Have a look at the data description using the help in r studio:
?RecreationDemandWhat is the best model to predict the number of boat trips using a poisson model? Compare different models that you create.
So this is saying that boat trips will be our response variable and we want to see which of the other variables influence this most. Obvious that some are likely to be more important than others-for example, quality of the facility and whether a fee were payable seem most likely to influence the number of trips so let’s test it. Use a Poisson regression model as we are looking at count data that follow a Poisson distribution where the mean and variance of the response variable are approximately equal.

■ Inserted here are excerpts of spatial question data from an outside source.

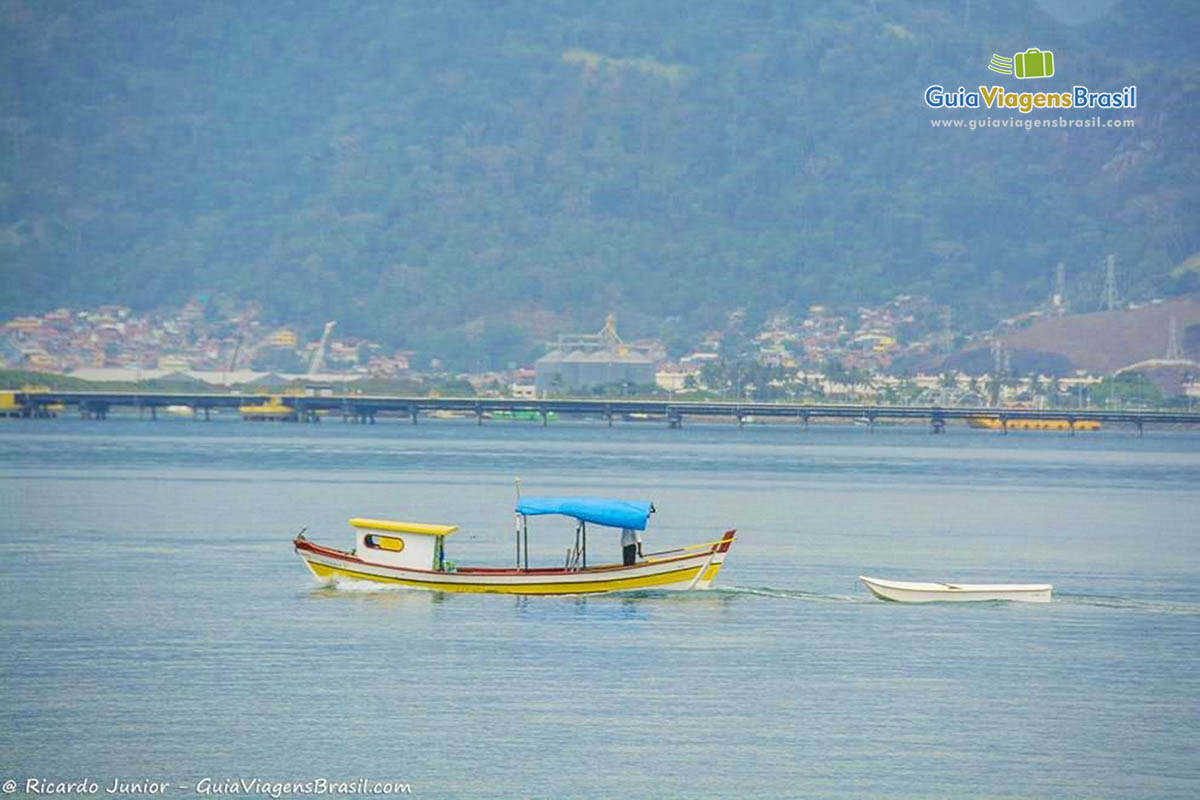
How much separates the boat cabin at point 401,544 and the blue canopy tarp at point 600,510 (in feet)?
9.83

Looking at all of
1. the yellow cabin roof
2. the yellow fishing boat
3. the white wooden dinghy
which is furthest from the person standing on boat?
the white wooden dinghy

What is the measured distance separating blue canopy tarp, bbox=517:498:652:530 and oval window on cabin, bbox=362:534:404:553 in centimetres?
419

Boat_trip_Model1 <- glm(trips ~ quality,
data = RecreationDemand,
family = "poisson") #have to let r know which glm want
summary(Boat_trip_Model1)
Call:
glm(formula = trips ~ quality, family = "poisson", data = RecreationDemand)
Coefficients:
Estimate Std. Error z value Pr(>|z|)
(Intercept) -0.51378 0.05751 -8.933 <2e-16 ***
quality 0.54696 0.01518 36.022 <2e-16 ***
---
Signif. codes: 0 '***' 0.001 '**' 0.01 '*' 0.05 '.' 0.1 ' ' 1
(Dispersion parameter for poisson family taken to be 1)

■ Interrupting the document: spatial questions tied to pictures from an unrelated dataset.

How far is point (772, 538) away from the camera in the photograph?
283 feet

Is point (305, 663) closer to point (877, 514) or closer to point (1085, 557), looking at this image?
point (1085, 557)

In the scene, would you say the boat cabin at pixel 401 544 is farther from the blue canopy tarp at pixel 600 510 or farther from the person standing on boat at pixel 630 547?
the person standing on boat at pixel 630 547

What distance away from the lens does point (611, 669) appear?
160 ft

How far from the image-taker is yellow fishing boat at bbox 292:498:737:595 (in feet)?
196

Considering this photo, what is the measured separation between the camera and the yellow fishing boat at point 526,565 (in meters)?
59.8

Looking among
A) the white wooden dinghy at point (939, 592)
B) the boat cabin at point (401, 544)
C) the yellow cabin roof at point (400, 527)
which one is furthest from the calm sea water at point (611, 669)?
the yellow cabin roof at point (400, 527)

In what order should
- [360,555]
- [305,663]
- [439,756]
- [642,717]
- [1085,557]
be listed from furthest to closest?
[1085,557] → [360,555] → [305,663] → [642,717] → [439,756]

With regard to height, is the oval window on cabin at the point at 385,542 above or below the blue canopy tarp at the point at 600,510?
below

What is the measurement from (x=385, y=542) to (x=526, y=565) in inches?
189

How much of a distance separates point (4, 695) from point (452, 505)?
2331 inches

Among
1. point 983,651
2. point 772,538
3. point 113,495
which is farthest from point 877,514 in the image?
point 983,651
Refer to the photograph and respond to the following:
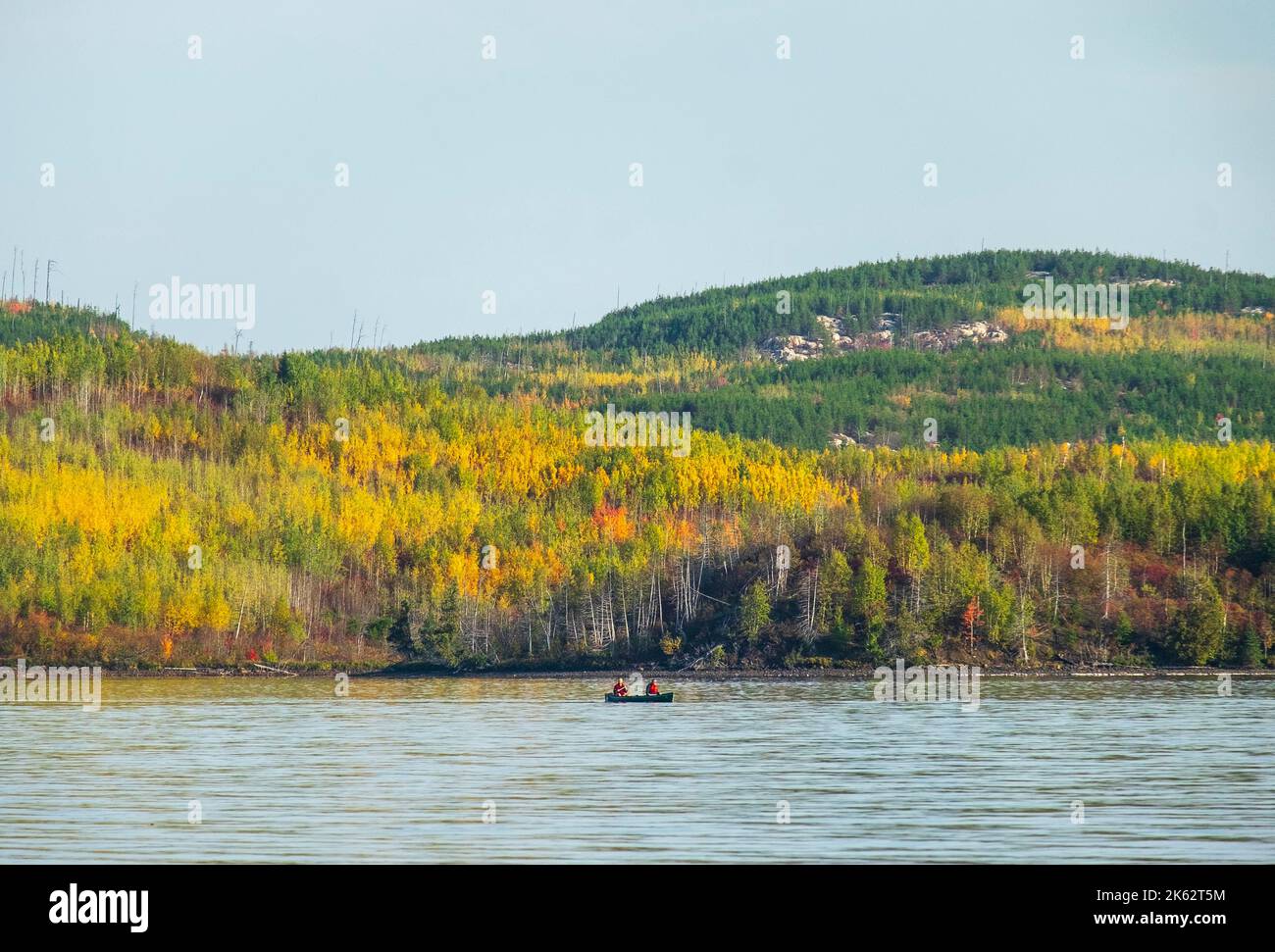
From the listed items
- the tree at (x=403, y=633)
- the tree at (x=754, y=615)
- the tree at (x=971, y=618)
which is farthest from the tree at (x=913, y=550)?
the tree at (x=403, y=633)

Null deviance: 4849.7 on 658 degrees of freedom
Residual deviance: 3294.4 on 657 degrees of freedom
AIC: 4051.5
Number of Fisher Scoring iterations: 7
and plotting this:
library(ggplot2)
ggplot(RecreationDemand, aes(y = trips,
x = quality,)) +
geom_point(alpha = 0.1) +
geom_smooth(method = "glm",
se = FALSE,
method.args = list(family = "poisson")) +
scale_colour_brewer(palette = "Dark2")and then add in more predictors:
Boat_trip_Model2 <- glm(trips ~ quality + userfee,
data = RecreationDemand,
family = "poisson") #have to let r know which glm want
summary(Boat_trip_Model2)
Call:
glm(formula = trips ~ quality + userfee, family = "poisson",
data = RecreationDemand)
Coefficients:
Estimate Std. Error z value Pr(>|z|)
(Intercept) -0.54705 0.05786 -9.455 <2e-16 ***
quality 0.52697 0.01539 34.244 <2e-16 ***
userfeeyes 1.35552 0.07835 17.301 <2e-16 ***
---
Signif. codes: 0 '***' 0.001 '**' 0.01 '*' 0.05 '.' 0.1 ' ' 1
(Dispersion parameter for poisson family taken to be 1)

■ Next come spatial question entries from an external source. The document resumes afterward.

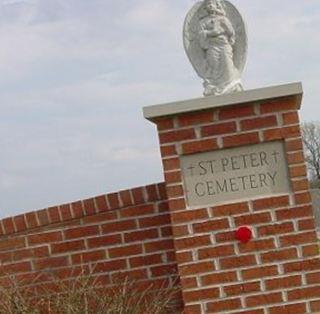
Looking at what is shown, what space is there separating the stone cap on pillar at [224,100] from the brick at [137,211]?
67 centimetres

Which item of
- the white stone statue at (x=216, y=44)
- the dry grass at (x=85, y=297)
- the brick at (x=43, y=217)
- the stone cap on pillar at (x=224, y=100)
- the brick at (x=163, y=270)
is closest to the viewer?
the dry grass at (x=85, y=297)

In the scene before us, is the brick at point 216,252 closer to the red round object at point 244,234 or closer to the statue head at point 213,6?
the red round object at point 244,234

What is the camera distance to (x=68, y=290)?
4.64 meters

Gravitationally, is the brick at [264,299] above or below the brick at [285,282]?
below

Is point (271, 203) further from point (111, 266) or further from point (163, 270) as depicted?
point (111, 266)

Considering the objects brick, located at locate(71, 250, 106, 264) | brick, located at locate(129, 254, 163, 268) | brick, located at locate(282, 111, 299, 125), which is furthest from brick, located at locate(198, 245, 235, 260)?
brick, located at locate(282, 111, 299, 125)

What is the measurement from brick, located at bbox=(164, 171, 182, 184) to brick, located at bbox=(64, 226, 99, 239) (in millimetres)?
681

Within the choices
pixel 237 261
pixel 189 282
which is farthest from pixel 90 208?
pixel 237 261

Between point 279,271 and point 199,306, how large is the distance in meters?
0.55

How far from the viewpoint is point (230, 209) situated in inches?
183

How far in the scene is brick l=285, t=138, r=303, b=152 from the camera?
15.1 feet

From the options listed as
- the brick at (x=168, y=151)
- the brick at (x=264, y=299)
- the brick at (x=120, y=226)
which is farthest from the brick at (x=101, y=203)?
the brick at (x=264, y=299)

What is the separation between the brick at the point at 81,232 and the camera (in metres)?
5.02

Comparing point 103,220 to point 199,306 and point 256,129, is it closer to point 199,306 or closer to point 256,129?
point 199,306
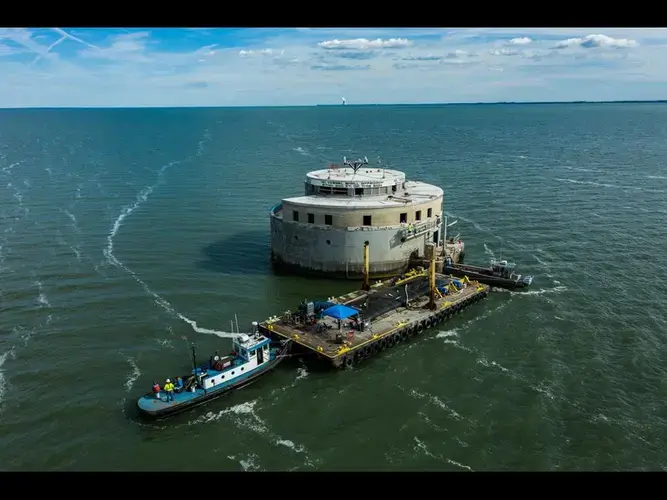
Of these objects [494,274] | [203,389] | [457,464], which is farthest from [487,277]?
[203,389]

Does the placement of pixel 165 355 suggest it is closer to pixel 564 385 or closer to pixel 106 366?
pixel 106 366

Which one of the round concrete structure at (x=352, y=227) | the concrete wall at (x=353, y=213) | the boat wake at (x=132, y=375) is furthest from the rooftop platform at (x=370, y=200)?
the boat wake at (x=132, y=375)

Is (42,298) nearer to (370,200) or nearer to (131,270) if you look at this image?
(131,270)

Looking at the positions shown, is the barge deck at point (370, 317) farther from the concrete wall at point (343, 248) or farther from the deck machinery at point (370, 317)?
the concrete wall at point (343, 248)

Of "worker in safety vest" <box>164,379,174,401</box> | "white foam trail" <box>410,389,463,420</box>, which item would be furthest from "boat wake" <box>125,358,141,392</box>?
"white foam trail" <box>410,389,463,420</box>

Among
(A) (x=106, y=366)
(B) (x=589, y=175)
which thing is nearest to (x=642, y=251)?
(B) (x=589, y=175)
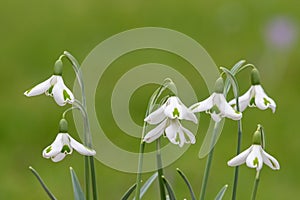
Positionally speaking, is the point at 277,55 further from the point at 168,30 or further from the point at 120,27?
the point at 120,27

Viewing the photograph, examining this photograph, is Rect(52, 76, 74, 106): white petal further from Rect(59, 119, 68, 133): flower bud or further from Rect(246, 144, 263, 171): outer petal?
Rect(246, 144, 263, 171): outer petal

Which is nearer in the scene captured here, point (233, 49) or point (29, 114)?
point (29, 114)

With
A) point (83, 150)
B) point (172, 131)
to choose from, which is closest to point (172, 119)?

Null deviance: 4849.7 on 658 degrees of freedom
Residual deviance: 3077.5 on 656 degrees of freedom
AIC: 3836.5
Number of Fisher Scoring iterations: 7
and plot this:
ggplot(RecreationDemand, aes(y = trips,
x = quality,
colour = userfee)) +
geom_point(alpha = 0.1) +
geom_smooth(method = "glm",
se = FALSE,
method.args = list(family = "poisson")) +
scale_colour_brewer(palette = "Dark2")Compare models using AIC:
AIC(Boat_trip_Model1, Boat_trip_Model2) df AIC
Boat_trip_Model1 2 4051.477
Boat_trip_Model2 3 3836.527
Which shows that Model2 is the best model as has the lowest AIC.
and testing for overdispersion:
dispersiontest(Boat_trip_Model2)
Overdispersion test
data: Boat_trip_Model2
z = 1.8959, p-value = 0.02899
alternative hypothesis: true dispersion is greater than 1
sample estimates:
dispersion
14.18829
So is over-dispersion as >1 so should use another type of distribution such as quasi-poisson.